Just a comment on grades. I am always amazed at the results of one estimating the grade of track by just looking at it. It seems to me the eyeball, regardless of the environment the track is in will almost always underestimate the grade. i.e. you look at it and say "That looks like about a 3-4% grade. And then upon measurement, you find it to be 13%! I am a big fan of measuring grades, and there are now a lot of neat tools to let us do just that. I use a plumbers level, marked in 1/8" per foot increments, that equals approximately 1% grade per increment. Not real high tech, but cheap and easy to use. 
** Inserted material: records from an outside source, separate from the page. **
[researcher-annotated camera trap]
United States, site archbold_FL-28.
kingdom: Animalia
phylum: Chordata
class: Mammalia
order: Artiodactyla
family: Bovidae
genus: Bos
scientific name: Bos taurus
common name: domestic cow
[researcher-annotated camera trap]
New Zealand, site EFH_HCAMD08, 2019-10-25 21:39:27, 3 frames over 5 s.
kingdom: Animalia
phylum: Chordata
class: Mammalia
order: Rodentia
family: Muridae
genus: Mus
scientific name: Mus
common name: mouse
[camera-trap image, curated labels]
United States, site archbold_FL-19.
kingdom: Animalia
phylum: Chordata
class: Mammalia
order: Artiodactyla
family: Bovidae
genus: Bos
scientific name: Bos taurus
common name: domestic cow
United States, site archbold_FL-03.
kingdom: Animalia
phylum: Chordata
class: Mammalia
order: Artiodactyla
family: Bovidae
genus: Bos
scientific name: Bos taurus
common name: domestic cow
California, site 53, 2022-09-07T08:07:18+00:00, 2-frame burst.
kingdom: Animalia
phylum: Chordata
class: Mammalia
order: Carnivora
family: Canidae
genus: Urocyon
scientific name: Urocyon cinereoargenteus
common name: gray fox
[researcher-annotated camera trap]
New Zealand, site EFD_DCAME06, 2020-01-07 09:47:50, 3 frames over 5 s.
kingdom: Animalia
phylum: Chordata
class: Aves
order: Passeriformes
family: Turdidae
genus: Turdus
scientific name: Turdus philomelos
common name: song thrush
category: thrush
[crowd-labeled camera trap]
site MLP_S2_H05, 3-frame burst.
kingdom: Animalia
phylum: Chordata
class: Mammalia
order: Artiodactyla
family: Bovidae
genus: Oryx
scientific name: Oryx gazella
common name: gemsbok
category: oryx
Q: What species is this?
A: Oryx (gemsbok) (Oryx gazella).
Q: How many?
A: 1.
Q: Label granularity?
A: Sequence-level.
The reason I bring this up is, I was out in the development lab (my garage) running some controlled tests on my Critter Controls. It has always been obvious to me by the way the locos run that there is a slight grade as my loop of track transitions across a seam in the concrete, as one would expect on a garage floor that needs to have some water runoff capability. I was just surprised when I measured 3%. It certainly looked flat!


----------



## NTCGRR (Jan 2, 2008)

Cool 
I think when some of us use the term "eyeballing" is in making sure there is no dipping between grade stacks that was measured out. I figure grades but the eye is the best to see the "flow". 
Many garage floors usually have a 4" fall from back to over head door . 

BTY 
I was very happy with the install of your unit. I just have not had a place to use it on the RR ,,yet. 
I have 50' of 250 rail and what to place a trolley line,,,somewhere. My RR is just not big enough...


----------



## Paul Burch (Jan 2, 2008)

I made a simple tool for laying out grades. A 4' 1x2 with a cheap laser level glued in the middle of one edge with double sick tape. Then I cut some small blocks of wood about three inches long that can be screwed to the underside of the 4' 1x2. If the block on the end is 1" thick then when the level is showing level the grade would be 2%. Make sense? With the laser on you can "survey" the ground ahead. Used it to layout the grades on my whole layout.


----------